### WHAT THE EXERCISE ASKS
Can you copy out everything from the start of the rows down to the line containing "11.1 meters", word for word, leaving out the pictures?

○ ○ ○ ○ ○ ○ ○

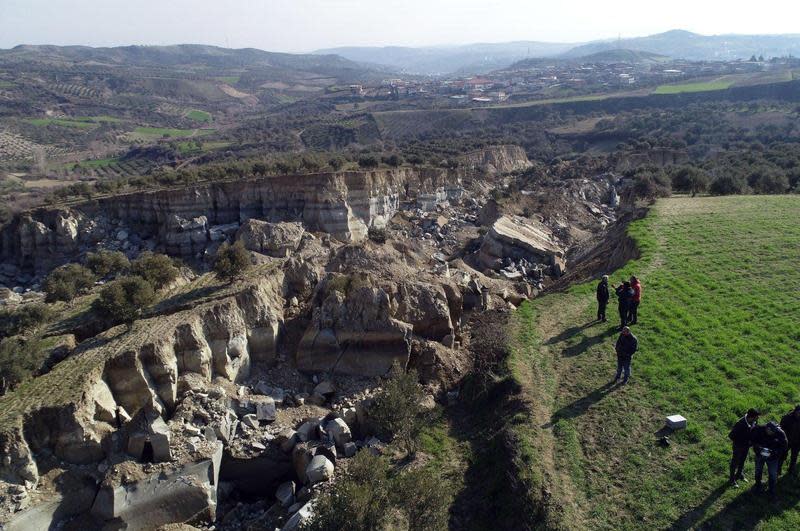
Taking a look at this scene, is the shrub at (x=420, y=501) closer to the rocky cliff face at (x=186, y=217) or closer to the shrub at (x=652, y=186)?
the rocky cliff face at (x=186, y=217)

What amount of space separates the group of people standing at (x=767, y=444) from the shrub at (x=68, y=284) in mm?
23464

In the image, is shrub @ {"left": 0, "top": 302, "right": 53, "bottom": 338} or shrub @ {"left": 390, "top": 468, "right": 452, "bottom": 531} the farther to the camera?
shrub @ {"left": 0, "top": 302, "right": 53, "bottom": 338}

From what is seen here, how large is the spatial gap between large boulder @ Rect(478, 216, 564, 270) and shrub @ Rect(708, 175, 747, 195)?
11.1 meters

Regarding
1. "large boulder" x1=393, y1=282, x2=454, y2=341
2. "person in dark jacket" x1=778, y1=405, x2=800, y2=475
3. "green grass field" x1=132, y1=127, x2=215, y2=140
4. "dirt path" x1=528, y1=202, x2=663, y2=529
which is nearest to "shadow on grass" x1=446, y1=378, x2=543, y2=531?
"dirt path" x1=528, y1=202, x2=663, y2=529

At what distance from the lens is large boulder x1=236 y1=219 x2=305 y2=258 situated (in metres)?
31.1

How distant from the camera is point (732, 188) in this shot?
119 feet

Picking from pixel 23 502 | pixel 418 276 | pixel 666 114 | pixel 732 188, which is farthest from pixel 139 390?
pixel 666 114

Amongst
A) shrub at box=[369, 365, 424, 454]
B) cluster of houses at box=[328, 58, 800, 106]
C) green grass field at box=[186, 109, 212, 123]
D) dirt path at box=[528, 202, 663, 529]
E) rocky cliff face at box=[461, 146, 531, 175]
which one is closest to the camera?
dirt path at box=[528, 202, 663, 529]

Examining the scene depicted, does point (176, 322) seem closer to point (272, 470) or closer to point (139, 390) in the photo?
point (139, 390)

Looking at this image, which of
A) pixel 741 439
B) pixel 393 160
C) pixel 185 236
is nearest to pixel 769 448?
pixel 741 439

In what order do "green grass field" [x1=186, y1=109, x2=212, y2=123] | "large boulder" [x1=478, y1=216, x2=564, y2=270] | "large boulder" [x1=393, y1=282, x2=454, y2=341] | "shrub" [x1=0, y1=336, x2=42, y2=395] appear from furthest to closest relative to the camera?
"green grass field" [x1=186, y1=109, x2=212, y2=123]
"large boulder" [x1=478, y1=216, x2=564, y2=270]
"large boulder" [x1=393, y1=282, x2=454, y2=341]
"shrub" [x1=0, y1=336, x2=42, y2=395]

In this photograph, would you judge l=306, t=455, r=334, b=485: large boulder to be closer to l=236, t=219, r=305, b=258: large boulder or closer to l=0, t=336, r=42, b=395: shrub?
l=0, t=336, r=42, b=395: shrub

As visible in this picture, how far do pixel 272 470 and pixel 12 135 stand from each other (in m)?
116

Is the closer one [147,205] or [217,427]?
[217,427]
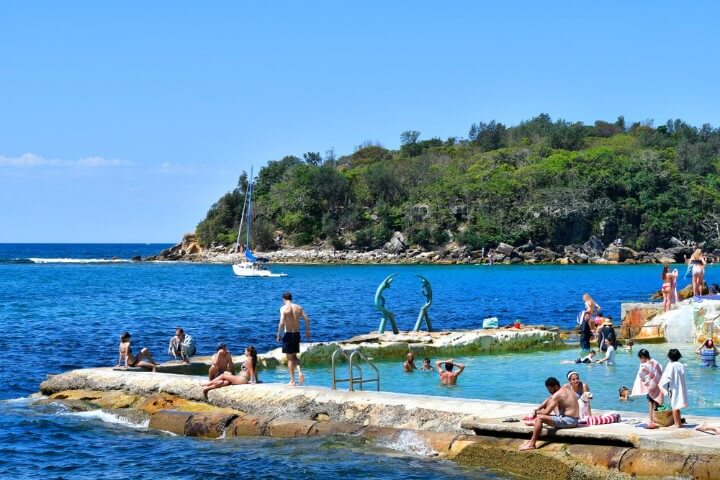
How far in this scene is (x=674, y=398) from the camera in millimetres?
13875

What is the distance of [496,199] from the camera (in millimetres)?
116312

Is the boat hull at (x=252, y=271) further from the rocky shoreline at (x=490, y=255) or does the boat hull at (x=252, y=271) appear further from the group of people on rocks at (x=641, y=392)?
the group of people on rocks at (x=641, y=392)

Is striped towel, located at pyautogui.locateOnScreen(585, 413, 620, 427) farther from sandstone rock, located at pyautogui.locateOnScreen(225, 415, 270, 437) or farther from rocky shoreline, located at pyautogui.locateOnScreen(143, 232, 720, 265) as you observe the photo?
rocky shoreline, located at pyautogui.locateOnScreen(143, 232, 720, 265)

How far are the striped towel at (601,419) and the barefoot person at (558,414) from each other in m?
0.20

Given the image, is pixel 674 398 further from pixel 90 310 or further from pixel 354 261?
pixel 354 261

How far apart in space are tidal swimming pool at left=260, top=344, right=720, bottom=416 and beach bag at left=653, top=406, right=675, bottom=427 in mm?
3580

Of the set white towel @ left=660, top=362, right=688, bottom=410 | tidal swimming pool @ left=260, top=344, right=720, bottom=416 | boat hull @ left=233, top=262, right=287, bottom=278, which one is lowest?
tidal swimming pool @ left=260, top=344, right=720, bottom=416

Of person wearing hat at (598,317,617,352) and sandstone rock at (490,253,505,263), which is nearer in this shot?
person wearing hat at (598,317,617,352)

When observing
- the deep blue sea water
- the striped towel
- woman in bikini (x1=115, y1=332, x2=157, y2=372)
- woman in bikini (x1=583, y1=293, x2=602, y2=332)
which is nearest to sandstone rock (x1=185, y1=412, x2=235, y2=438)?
the deep blue sea water

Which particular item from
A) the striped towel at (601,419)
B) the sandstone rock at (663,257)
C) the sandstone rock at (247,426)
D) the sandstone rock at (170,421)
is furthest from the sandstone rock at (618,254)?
the striped towel at (601,419)

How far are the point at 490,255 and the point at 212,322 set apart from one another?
6765 cm

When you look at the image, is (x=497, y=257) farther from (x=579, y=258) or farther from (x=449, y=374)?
(x=449, y=374)

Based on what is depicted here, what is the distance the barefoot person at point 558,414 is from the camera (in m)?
14.2

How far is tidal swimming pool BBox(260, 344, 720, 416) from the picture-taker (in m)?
19.3
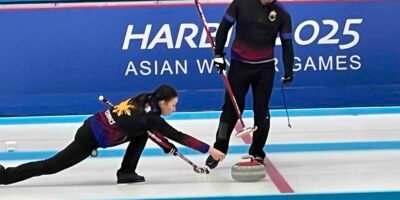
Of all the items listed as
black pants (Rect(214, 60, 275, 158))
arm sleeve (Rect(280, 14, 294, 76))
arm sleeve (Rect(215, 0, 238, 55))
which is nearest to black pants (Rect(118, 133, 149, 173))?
black pants (Rect(214, 60, 275, 158))

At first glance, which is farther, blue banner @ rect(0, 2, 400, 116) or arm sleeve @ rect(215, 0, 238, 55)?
blue banner @ rect(0, 2, 400, 116)

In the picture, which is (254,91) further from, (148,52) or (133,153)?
(148,52)

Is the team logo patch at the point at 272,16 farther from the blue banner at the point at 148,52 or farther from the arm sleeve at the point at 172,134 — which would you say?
the blue banner at the point at 148,52

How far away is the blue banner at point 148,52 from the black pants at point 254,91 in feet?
10.1

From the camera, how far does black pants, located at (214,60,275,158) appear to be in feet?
22.3

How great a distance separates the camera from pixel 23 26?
981 cm

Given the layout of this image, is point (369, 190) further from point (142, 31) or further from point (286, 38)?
point (142, 31)

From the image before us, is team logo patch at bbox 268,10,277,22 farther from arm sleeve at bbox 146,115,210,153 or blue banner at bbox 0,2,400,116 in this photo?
blue banner at bbox 0,2,400,116

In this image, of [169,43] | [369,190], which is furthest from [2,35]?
[369,190]

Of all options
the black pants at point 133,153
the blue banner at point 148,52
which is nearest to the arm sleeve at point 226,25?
the black pants at point 133,153

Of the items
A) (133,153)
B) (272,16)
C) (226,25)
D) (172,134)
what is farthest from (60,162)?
(272,16)

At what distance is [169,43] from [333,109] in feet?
6.80

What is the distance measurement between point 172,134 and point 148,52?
13.4 feet

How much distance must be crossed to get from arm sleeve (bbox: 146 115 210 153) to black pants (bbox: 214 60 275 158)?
103 cm
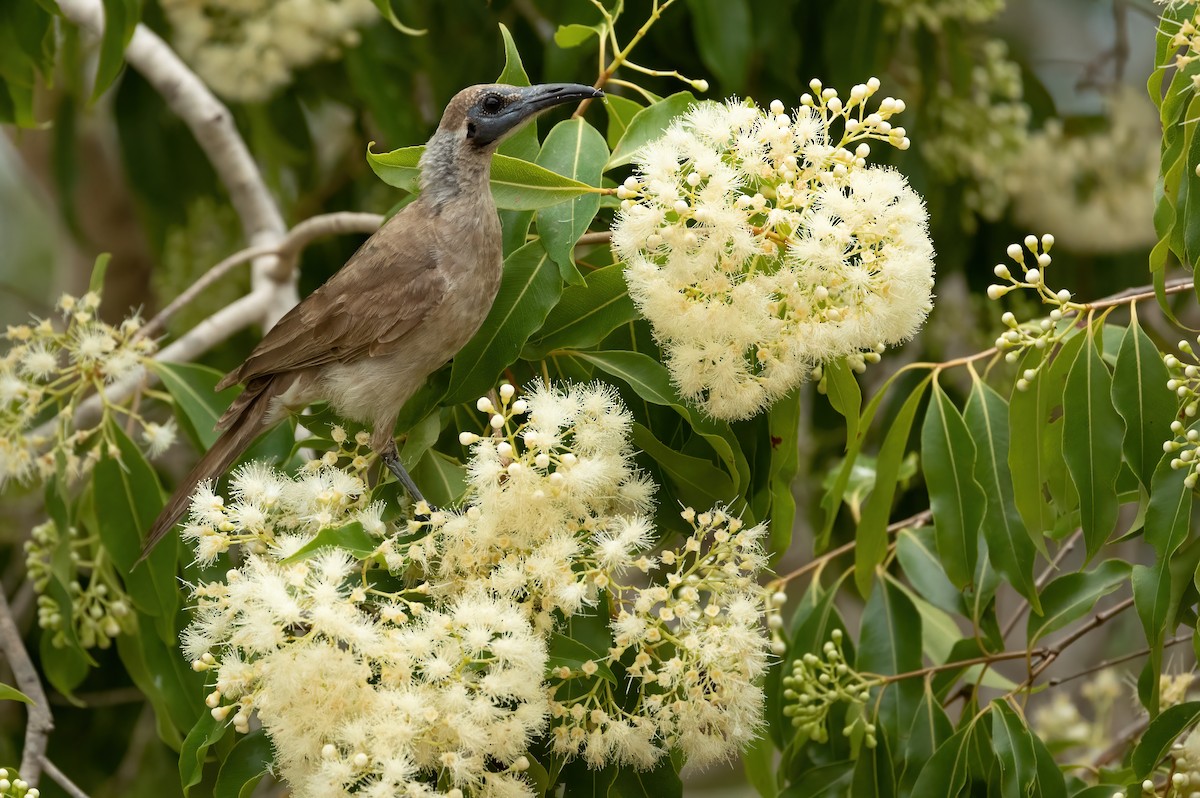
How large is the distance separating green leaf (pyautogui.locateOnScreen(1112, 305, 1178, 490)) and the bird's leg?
1.05 metres

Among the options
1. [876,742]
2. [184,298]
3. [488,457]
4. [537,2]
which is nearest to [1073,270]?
[537,2]

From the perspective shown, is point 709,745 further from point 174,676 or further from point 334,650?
point 174,676

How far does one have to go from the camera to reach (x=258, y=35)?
3783mm

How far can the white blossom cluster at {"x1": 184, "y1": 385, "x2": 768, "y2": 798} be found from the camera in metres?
1.57

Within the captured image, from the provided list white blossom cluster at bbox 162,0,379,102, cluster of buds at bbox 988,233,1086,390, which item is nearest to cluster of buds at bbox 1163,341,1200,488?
cluster of buds at bbox 988,233,1086,390

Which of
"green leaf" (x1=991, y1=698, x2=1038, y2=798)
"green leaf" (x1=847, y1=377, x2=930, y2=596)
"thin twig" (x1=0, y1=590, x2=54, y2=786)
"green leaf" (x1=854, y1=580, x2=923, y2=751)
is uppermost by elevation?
"green leaf" (x1=847, y1=377, x2=930, y2=596)

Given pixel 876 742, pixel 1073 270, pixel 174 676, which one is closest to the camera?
pixel 876 742

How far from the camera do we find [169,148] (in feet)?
14.7

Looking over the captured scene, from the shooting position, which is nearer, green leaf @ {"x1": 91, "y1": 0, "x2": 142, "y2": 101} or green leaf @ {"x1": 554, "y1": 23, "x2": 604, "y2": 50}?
green leaf @ {"x1": 554, "y1": 23, "x2": 604, "y2": 50}

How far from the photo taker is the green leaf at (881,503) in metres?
2.27

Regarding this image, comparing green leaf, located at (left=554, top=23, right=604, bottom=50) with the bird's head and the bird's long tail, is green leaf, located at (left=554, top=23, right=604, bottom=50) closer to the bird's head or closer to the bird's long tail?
the bird's head

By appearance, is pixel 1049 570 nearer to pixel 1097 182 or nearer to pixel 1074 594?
pixel 1074 594

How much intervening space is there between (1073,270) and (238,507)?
12.2ft

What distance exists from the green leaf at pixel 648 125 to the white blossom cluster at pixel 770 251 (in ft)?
0.69
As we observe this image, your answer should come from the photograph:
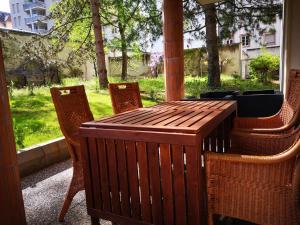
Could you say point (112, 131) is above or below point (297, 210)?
above

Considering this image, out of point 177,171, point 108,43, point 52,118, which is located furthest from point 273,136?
point 108,43

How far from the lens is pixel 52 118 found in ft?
16.3

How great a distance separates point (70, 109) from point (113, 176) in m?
0.82

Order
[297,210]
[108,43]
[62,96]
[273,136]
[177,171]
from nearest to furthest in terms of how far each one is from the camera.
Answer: [297,210] → [177,171] → [273,136] → [62,96] → [108,43]

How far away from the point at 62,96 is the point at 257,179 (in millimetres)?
1539

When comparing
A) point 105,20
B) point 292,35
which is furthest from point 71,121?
point 105,20

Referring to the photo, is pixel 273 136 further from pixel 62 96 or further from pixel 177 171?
pixel 62 96

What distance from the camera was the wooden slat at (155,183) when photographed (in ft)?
4.79

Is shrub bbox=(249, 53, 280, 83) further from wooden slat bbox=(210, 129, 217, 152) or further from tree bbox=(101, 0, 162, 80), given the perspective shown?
wooden slat bbox=(210, 129, 217, 152)

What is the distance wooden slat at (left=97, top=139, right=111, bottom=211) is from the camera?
165 cm

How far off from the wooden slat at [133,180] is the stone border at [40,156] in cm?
195

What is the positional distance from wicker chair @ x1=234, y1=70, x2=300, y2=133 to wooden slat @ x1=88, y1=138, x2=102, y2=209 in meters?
1.14

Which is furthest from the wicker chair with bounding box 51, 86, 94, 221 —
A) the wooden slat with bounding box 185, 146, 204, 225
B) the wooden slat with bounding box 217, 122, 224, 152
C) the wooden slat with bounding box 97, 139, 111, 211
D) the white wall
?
the white wall

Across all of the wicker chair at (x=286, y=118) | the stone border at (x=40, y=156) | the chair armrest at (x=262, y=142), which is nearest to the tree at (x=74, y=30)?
the stone border at (x=40, y=156)
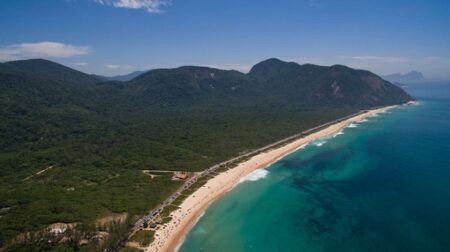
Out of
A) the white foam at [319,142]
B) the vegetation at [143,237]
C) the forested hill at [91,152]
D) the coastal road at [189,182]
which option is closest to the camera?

○ ○ ○ ○ ○ ○ ○

### WRITTEN SOLUTION
Taking a look at this scene, is the shrub at (x=420, y=501) closer to the rocky cliff face at (x=186, y=217) or closer to the shrub at (x=652, y=186)?
the rocky cliff face at (x=186, y=217)

What amount of space separates the group of people standing at (x=767, y=444) from the shrub at (x=68, y=284) in mm?
23464

In the image, is shrub @ {"left": 0, "top": 302, "right": 53, "bottom": 338} or shrub @ {"left": 390, "top": 468, "right": 452, "bottom": 531} the farther to the camera?
shrub @ {"left": 0, "top": 302, "right": 53, "bottom": 338}

From what is seen here, how large is the spatial gap between large boulder @ Rect(478, 216, 564, 270) and shrub @ Rect(708, 175, 747, 195)?
11.1 meters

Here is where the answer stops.